Cet homme d’une fierté ombrageuse, ascétique en son énergie tendue, en sa volonté d’acier bridant une fébrilité tragique, refusa tout compromis, tant humain qu’artistique, et s’imposa ainsi cette existence unie et effacée, singulièrement dépourvue d’événements saillants.
La double découverte, simultanée, des richesses du folklore et de Debussy permet à Bartók de trouver sa véritable voie, à partir de 1906 environ. Après des pages de jeunesse d’essence romantique et lisztienne, il donne ainsi ses premiers chefs-d’œuvre (du premier quatuor au Prince de bois) durant une décennie à la fois folklorisante et impressionniste dominée par le Château de Barbe-Bleue.
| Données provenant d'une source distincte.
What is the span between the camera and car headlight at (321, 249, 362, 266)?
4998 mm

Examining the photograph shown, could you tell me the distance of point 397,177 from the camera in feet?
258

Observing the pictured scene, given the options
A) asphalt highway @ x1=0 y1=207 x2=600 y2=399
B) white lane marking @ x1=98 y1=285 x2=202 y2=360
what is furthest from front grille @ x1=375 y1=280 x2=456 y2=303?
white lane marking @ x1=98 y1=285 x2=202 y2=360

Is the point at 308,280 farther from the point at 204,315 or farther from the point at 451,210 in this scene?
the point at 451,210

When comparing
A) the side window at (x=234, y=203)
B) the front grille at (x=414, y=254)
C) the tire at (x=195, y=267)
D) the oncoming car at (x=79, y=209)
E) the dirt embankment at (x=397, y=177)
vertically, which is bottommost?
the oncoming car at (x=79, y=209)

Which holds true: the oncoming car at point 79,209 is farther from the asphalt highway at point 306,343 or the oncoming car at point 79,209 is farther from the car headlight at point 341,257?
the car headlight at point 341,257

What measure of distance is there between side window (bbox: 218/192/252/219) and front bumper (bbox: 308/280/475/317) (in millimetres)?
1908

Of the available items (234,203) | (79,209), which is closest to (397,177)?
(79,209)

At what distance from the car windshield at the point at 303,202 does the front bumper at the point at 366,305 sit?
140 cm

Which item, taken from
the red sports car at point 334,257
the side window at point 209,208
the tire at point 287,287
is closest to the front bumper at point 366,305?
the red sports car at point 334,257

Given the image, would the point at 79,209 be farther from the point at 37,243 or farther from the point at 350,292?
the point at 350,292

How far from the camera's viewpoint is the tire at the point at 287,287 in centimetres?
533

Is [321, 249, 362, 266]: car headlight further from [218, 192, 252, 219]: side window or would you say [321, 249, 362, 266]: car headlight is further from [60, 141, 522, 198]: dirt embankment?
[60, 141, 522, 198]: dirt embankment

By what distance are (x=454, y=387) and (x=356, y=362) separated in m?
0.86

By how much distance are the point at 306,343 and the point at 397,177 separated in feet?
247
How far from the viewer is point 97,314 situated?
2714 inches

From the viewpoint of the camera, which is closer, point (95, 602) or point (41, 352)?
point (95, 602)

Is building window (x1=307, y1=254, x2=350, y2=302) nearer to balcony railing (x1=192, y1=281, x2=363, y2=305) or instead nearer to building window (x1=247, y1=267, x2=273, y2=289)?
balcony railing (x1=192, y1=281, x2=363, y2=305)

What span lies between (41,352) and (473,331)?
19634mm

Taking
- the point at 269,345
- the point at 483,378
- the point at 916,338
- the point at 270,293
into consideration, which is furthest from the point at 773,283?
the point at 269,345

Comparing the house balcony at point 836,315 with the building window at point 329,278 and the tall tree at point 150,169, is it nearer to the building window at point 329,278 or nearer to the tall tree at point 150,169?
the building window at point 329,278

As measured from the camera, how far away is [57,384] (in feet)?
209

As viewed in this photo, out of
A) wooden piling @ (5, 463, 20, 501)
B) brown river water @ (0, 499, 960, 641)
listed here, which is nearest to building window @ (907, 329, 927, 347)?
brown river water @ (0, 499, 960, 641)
La phase suivante, celle du Mandarin merveilleux et des sonates pour violon, expressionniste et révolutionnaire, est la plus audacieuse, celle où Bartók se rapprochera le plus des recherches atonales de l’école viennoise, sans jamais rejoindre les rangs sériels. Pas plus que ses contemporains, Bartók n’échappera à la vague de néoclassicisme et de « retour à Bach », mais, pour une nature d’élite comme la sienne, avec des résultats singulièrement bénéfiques, dénués de tout effet de pastiche ou d’exercice de style. Cette influence en profondeur illumine les concertos pour piano nos 1 et 2 et la Cantata profana. Entre 1934 et 1939, l’art de Bartók atteint à son zénith, à son point d’équilibre et de synthèse, incarné par les trois chefs-d’œuvre que sont le 5e quatuor, la Musique pour cordes et la sonate pour deux pianos et percussion. L’effroyable tristesse du 6e quatuor (1939), chant d’exil et de mort, ouvre le douloureux épilogue américain, au cours duquel Bartók arrache au silence de rares œuvres, mais qui n’atteignent plus qu’exceptionnellement (sonate pour violon seul) à la perfection fulgurante des œuvres de la haute époque.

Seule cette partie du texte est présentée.